OSD
OSD
Author: Lidia Garcia Martin, MSAT & New Productions Head, Recipharm
Throughout 2025, the pharmaceutical landscape was reshaped by the accelerating demand for targeted and increasingly complex therapies. Growth in oncology, immunology, and precision-medicine pipelines intensified the focus on molecules with higher potency and narrower therapeutic windows. These compounds offer notable clinical promise but demand far more sophistication in handling, containment, and process control.
As sponsors advanced more niche and personalised modalities, manufacturers were pushed to adopt holistic approaches to safety and quality. For example, integrating equipment design, facility layout, and procedural controls to manage occupational exposure and maintain compliance.
The industry also saw expanded investment in scalable containment solutions, digitalised process oversight, and the technical capabilities required to progress highly active compounds through development. This year highlighted that successful drug development depends on managing potent materials safely, efficiently, and with strong technical discipline.
A key trend we can expect to see drive innovation in 2026 is the surge in high-potency active pharmaceutical ingredients (HPAPIs) for high-potency drug development, as more therapies rely on highly active compounds for targeted efficacy. This shift places a premium on specialist capabilities to ensure both operator safety and predictable product quality, particularly advanced containment, automation, and data-driven process control.
The next wave of progress will likely stem from robotics and closed-system technologies that reduce manual handling and mitigate exposure risks, alongside digitalised monitoring that strengthens science-based decision-making and enhances risk management. As developers seek to move potent candidates from early development toward commercial readiness, technical transfer expertise and integrated containment strategies will become differentiators.

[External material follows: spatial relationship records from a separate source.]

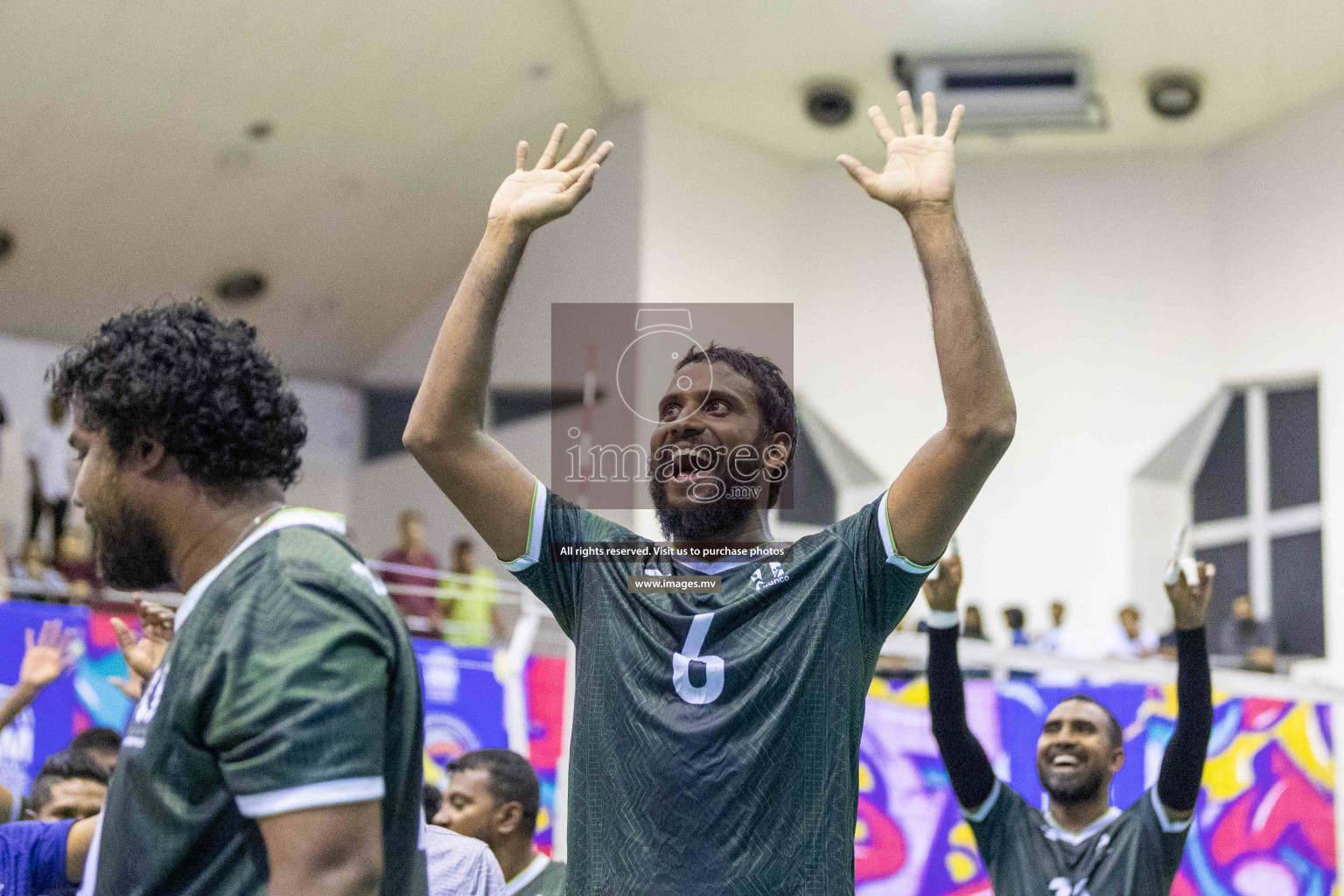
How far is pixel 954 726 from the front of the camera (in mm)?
3461

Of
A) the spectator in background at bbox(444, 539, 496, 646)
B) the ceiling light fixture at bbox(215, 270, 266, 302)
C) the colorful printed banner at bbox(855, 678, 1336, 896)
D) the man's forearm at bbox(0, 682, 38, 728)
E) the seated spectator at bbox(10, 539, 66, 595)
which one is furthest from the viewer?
the ceiling light fixture at bbox(215, 270, 266, 302)

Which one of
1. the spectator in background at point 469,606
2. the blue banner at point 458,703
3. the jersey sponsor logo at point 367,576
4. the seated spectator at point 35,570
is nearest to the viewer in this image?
the jersey sponsor logo at point 367,576

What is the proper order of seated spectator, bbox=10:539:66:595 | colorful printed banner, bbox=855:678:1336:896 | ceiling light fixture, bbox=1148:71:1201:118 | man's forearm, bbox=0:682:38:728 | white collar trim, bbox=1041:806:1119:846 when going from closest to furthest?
white collar trim, bbox=1041:806:1119:846, man's forearm, bbox=0:682:38:728, colorful printed banner, bbox=855:678:1336:896, seated spectator, bbox=10:539:66:595, ceiling light fixture, bbox=1148:71:1201:118

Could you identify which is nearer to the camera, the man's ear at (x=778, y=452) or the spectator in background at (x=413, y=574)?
the man's ear at (x=778, y=452)

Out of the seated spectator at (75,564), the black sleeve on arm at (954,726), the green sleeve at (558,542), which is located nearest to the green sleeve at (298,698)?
the green sleeve at (558,542)

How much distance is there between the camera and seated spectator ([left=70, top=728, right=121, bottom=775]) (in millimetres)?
3906

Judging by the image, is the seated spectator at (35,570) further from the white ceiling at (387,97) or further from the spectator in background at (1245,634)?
the spectator in background at (1245,634)

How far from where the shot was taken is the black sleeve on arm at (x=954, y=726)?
11.2 ft

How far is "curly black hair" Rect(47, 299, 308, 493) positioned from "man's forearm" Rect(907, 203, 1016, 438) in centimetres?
100

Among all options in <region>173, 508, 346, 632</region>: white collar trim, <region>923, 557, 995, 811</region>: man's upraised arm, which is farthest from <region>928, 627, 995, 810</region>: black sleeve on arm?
<region>173, 508, 346, 632</region>: white collar trim

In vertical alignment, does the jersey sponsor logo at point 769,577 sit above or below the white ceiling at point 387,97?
below

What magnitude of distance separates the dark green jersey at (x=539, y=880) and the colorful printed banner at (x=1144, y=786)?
4.79 feet

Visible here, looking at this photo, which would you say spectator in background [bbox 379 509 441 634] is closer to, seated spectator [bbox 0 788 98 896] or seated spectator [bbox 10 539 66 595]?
seated spectator [bbox 10 539 66 595]

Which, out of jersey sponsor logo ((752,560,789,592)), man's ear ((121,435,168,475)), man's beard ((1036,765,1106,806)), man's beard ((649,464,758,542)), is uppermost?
man's ear ((121,435,168,475))
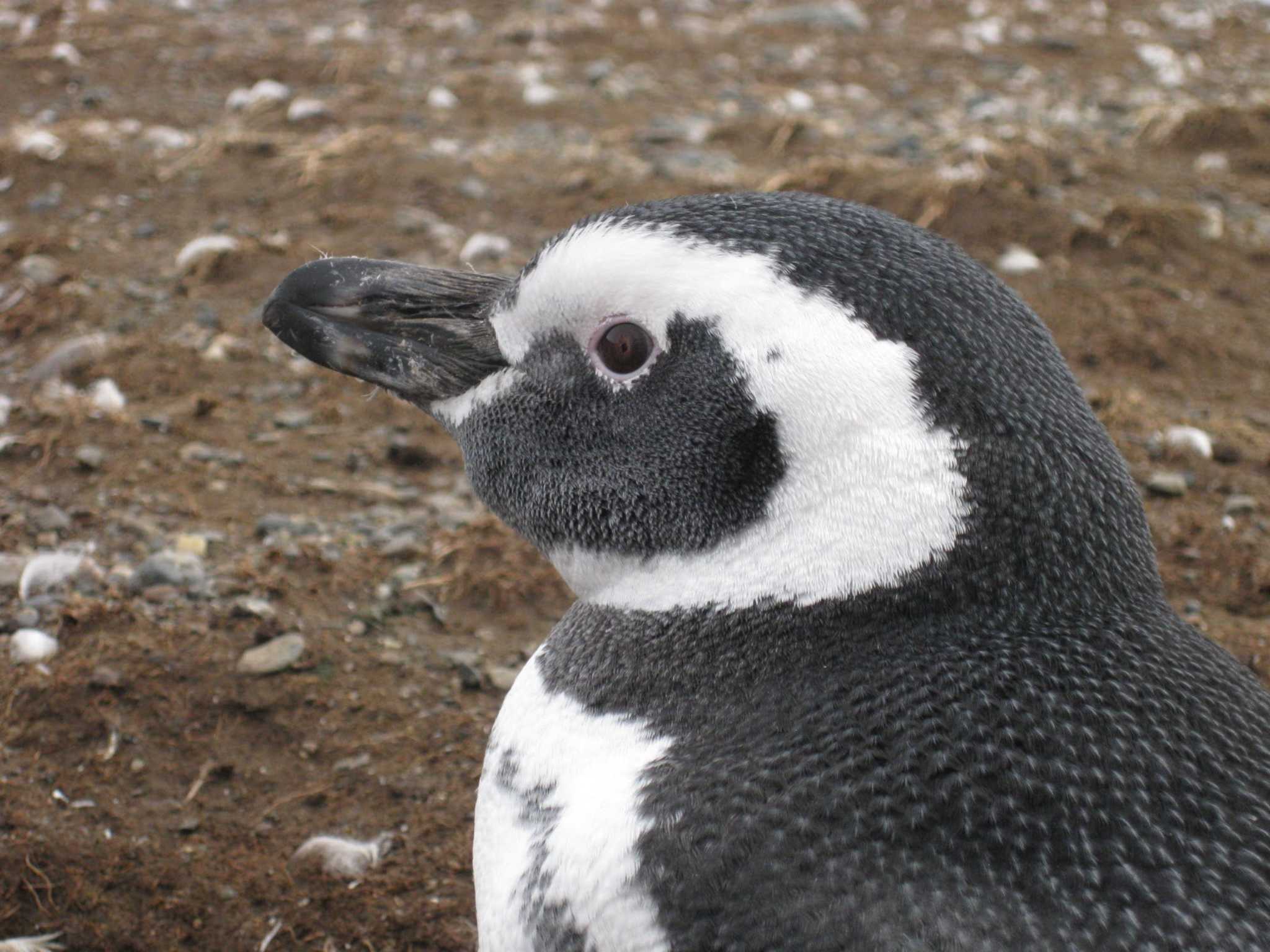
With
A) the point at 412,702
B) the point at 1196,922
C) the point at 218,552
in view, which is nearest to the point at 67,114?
the point at 218,552

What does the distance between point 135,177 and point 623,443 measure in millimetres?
4491

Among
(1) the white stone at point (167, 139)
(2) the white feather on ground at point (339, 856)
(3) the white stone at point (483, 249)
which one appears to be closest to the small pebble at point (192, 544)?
(2) the white feather on ground at point (339, 856)

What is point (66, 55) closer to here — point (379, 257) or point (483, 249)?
point (379, 257)

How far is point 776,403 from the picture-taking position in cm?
167

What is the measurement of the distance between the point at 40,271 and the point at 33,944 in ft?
10.0

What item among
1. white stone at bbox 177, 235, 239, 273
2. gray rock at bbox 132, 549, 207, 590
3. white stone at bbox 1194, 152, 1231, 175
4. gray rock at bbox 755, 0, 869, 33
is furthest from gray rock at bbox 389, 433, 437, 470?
gray rock at bbox 755, 0, 869, 33

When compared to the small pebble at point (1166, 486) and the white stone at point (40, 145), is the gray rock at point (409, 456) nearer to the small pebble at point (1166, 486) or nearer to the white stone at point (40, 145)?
the small pebble at point (1166, 486)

High-potency manufacturers are prioritising energy-efficient heating, ventilation, and air conditioning (HVAC) systems as well as facility layouts that minimise waste and unnecessary airflow demands. Process selection is also evolving, with solvent-free or solvent-reduced techniques gaining traction, supported by closed systems and isolators that limit emissions and improve material efficiency.
Sourcing strategies are increasingly favouring suppliers capable of supporting greener operations, as organisations now measure environmental progress with far greater precision. Metrics around energy use, waste-stream reduction, carbon footprint, and water consumption are becoming embedded within broader operational performance indicators, aligning procurement decisions more closely with sustainability goals.
The ongoing push for sustainability will also influence innovation. Developments in through solvent-free processing and efficient HVAC design will help enable more resilient development of the most complex treatments entering pipelines in 2026.
As more high-potency programmes enter the development pipeline, manufacturers planning for 2026 should prioritise ensuring facilities are ready to meet the complex needs of these therapies safely and consistently. This includes investment in next-generation containment, closed systems, isolators, engineered HVAC infrastructure and segregated zoning that maintains robust primary and secondary controls.
Upgrading automation and robotics capabilities will be equally important, reducing manual handling and exposure risks while improving process robustness and reproducibility. At the same time, integrating digitalised monitoring systems will enable real-time verification of containment performance, support data-driven risk assessments, and facilitate smoother technical transfers — ensuring these advancements work together to elevate high-potency operations.
Given the complexity of scaling high-potency products, facilities must also ensure adaptability, with flexible process suites and equipment that can transition seamlessly from development to commercial production. By proactively modernising infrastructure, manufacturers can reduce risk and remain competitive as potent-molecule pipelines continue to expand.